Our members’ ability to highlight the effect of volatility on their businesses has clearly been instrumental, and demonstrates how the NFU works both for and with its members in successfully delivering key industry messages and obtaining change.

There is however more work to be done. The detail of the new version of profit averaging has yet to be decided and the NFU will of course be involved.

For example, we believe that farmers should be given the choice over the period to be averaged, up to a maximum of a five year period. That could be two, three, four or five years.
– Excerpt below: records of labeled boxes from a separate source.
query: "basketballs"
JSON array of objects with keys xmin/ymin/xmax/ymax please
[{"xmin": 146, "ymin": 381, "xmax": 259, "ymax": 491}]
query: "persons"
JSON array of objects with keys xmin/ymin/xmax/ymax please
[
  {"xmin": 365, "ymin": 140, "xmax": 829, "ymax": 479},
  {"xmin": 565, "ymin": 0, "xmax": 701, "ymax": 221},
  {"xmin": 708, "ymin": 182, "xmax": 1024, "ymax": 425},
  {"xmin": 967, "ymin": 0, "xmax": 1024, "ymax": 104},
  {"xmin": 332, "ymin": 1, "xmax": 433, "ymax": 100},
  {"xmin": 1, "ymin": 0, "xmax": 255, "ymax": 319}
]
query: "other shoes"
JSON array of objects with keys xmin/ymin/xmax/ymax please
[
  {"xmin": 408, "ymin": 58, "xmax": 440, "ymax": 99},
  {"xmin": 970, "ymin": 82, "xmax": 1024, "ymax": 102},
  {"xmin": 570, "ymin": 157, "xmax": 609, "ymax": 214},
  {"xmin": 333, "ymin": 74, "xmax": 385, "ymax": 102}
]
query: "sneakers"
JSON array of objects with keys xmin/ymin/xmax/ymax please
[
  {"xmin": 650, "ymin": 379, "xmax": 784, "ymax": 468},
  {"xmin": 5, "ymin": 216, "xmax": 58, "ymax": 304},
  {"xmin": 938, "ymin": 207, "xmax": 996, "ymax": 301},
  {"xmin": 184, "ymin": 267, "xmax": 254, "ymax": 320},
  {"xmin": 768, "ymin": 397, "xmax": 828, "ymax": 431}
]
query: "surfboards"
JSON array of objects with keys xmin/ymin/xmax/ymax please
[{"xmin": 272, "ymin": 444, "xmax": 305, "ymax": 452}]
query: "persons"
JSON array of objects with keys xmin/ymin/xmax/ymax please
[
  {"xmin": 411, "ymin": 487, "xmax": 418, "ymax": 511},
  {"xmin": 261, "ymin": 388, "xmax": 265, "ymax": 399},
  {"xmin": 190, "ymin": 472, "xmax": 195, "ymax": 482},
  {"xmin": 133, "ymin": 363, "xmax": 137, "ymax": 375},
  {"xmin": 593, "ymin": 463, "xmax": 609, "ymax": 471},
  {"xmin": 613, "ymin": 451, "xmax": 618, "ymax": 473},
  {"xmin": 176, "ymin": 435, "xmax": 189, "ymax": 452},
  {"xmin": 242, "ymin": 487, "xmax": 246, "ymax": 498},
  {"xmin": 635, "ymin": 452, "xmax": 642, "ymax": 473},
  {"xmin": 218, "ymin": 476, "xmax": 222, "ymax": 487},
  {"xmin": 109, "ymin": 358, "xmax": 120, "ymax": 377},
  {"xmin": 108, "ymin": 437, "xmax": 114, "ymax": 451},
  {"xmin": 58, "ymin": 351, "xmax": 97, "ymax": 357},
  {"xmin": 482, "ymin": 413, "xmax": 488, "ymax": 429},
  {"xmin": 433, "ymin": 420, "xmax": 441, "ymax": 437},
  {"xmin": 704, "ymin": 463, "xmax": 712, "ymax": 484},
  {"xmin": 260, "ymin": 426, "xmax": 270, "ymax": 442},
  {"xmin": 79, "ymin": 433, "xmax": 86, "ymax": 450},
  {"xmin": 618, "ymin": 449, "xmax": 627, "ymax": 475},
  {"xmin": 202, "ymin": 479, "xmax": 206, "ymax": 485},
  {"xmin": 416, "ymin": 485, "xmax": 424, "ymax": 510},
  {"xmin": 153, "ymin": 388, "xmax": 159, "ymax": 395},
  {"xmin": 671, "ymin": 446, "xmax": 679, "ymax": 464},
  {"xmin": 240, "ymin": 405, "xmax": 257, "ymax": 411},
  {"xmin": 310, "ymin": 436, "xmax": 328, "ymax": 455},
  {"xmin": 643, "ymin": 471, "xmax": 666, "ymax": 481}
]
In addition there are other measures we suggest would help manage volatility and allow and encourage investement.

On the subject of encouraging investment we were pleased to hear the Chancellor say that he has listened to business groups and now accepts that returning the Annual Investment Allowance to just £25,000 would be unacceptable. This too has been a longstanding key NFU policy message, is part of our manifesto and something that members have been raising with both MPs and prospective MPs in the lead up to the general election. 

We need Government to keep listening to British farmers. Through the work of our policy, food and farming, regional and political teams we will make sure that happens.